» **What to do**
Can you give the restaurant review again, starting at "Chef-owner Wannapa Eapros, who" and ending at "couldn't handle it.", with "laundry bill" swapped for "dry-cleaning bill"?

» **Source document**

================

Restaurant Reviews

The Spice Is Right

I have always judged a dish's quotient of spice by my father's head. Balding for as long as I can remember, my dad, who enjoys a bit of zest now and then, sports a scalp that is a veritable litmus test for chilies. Mild? He might get a little clammy. Sort of spicy? He'll wipe his forehead a few times. Downright fiery? I've seen him mop his forehead with his napkin, after which he's been known to mutter, "That's good."

Chef-owner Wannapa Eapros, who launched Thai On the Beach on North Fort Lauderdale Beach Boulevard about six months ago, should be grateful Dad didn't accompany me to her eatery. At the end of the piquant parade of authentic Thai delicacies, she would have had quite a laundry bill. No doubt Dad would have gone through a pile of linens -- every dish from the tom yum goong soup, redolent with lemon grass and kaffir lime leaves, to the rich massaman curry, was thrumming with the proper amount of chili peppers. The Thai Beach salad, in fact, featured sliced and grilled beef so exuberantly flavored with chili paste, lime juice, and onion that some of the more subdued palates in my party couldn't handle it.

================

» **Data provided**

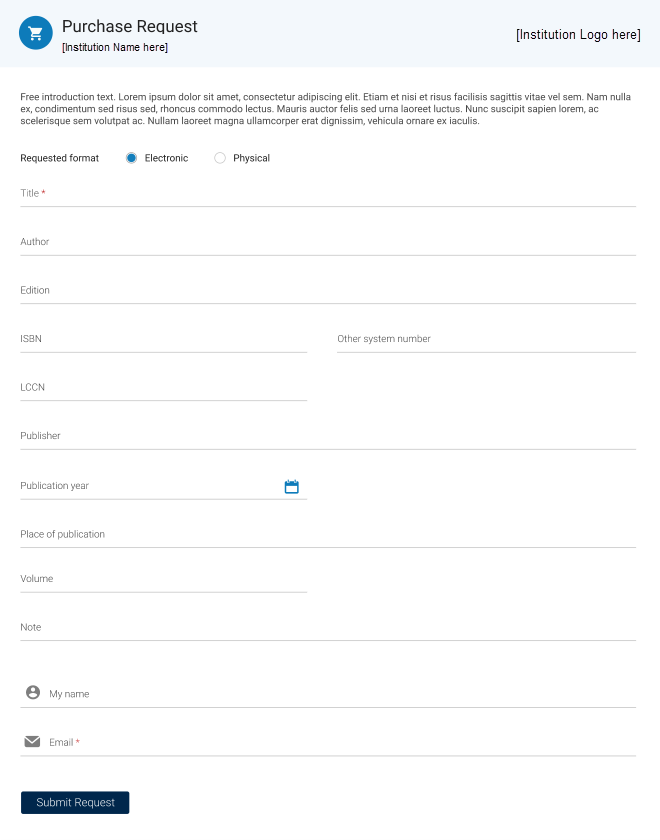 Purchase Request
[Institution Name here]

[Institution Logo here]

Free introduction text. Lorem ipsum dolor sit amet, consectetur adipiscing elit. Etiam et nisi et risus facilisis sagittis vitae vel sem. Nam nulla ex, condimentum sed risus sed, rhoncus commodo lectus. Mauris auctor felis sed urna laoreet luctus. Nunc suscipit sapien lorem, ac scelerisque sem volutpat ac. Nullam laoreet magna ullamcorper erat dignissim, vehicula ornare ex iaculis.

Requested format Electronic Physical

Title *

Author

Edition

ISBN

Other system number

LCCN

Publisher

Publication year

Place of publication

Volume

Note

My name

Email *

Submit Request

================

» **Solution to this task**
Chef-owner Wannapa Eapros, who launched Thai On the Beach on North Fort Lauderdale Beach Boulevard about six months ago, should be grateful Dad didn't accompany me to her eatery. At the end of the piquant parade of authentic Thai delicacies, she would have had quite a dry-cleaning bill. No doubt Dad would have gone through a pile of linens -- every dish from the tom yum goong soup, redolent with lemon grass and kaffir lime leaves, to the rich massaman curry, was thrumming with the proper amount of chili peppers. The Thai Beach salad, in fact, featured sliced and grilled beef so exuberantly flavored with chili paste, lime juice, and onion that some of the more subdued palates in my party couldn't handle it.